▶ _RECORDS SUPPLIED_:

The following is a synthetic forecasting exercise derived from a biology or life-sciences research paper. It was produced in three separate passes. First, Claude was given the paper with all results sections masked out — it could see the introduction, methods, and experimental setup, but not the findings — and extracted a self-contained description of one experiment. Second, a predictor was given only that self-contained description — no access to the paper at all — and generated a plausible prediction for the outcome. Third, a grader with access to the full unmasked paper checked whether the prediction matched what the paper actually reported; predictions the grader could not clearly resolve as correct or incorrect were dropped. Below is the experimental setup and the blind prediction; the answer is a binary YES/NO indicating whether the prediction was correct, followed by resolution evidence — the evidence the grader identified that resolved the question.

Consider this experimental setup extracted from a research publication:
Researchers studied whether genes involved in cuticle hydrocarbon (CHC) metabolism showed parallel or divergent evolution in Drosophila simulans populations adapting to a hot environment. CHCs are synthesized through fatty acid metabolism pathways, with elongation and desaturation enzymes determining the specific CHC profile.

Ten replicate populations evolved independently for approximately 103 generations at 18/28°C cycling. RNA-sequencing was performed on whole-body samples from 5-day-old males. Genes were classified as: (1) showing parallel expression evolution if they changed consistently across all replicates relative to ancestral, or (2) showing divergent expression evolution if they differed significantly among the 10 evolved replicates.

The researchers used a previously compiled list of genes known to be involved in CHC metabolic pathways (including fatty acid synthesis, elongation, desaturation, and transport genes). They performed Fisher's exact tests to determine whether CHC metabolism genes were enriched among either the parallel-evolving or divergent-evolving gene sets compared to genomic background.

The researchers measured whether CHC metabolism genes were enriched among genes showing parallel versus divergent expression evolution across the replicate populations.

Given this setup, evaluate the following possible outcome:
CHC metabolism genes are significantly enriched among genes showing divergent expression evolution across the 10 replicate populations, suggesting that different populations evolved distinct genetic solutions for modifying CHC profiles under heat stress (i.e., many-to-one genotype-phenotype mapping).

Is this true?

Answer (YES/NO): NO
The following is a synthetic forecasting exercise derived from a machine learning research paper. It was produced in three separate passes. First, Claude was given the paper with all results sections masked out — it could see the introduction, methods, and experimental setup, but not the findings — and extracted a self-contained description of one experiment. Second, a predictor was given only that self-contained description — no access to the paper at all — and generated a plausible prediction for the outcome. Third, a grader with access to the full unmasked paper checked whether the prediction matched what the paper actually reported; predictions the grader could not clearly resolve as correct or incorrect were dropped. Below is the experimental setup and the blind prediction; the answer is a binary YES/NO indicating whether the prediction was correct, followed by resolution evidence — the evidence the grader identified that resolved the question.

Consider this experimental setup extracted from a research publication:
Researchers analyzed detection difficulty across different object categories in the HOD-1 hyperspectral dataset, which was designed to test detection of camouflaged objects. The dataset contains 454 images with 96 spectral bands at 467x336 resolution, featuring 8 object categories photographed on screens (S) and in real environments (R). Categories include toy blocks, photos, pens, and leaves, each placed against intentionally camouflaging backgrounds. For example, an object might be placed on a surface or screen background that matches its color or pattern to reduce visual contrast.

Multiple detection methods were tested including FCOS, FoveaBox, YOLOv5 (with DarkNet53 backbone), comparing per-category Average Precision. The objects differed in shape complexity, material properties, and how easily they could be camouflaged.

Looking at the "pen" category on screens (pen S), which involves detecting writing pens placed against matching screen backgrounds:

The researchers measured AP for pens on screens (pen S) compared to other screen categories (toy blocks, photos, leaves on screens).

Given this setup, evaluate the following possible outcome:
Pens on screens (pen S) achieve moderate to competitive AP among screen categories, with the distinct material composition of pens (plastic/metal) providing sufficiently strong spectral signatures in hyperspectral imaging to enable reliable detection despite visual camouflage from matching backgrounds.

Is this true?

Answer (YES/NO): NO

▶ _WHAT YOU SHOULD DO_: Transcribe the lines above between the line holding "Researchers analyzed detection" and the line holding "Looking at the", inclusive, exactly as they stand and with nothing added.

▶ _EXERCISE ANSWER_:
Researchers analyzed detection difficulty across different object categories in the HOD-1 hyperspectral dataset, which was designed to test detection of camouflaged objects. The dataset contains 454 images with 96 spectral bands at 467x336 resolution, featuring 8 object categories photographed on screens (S) and in real environments (R). Categories include toy blocks, photos, pens, and leaves, each placed against intentionally camouflaging backgrounds. For example, an object might be placed on a surface or screen background that matches its color or pattern to reduce visual contrast.

Multiple detection methods were tested including FCOS, FoveaBox, YOLOv5 (with DarkNet53 backbone), comparing per-category Average Precision. The objects differed in shape complexity, material properties, and how easily they could be camouflaged.

Looking at the "pen" category on screens (pen S), which involves detecting writing pens placed against matching screen backgrounds:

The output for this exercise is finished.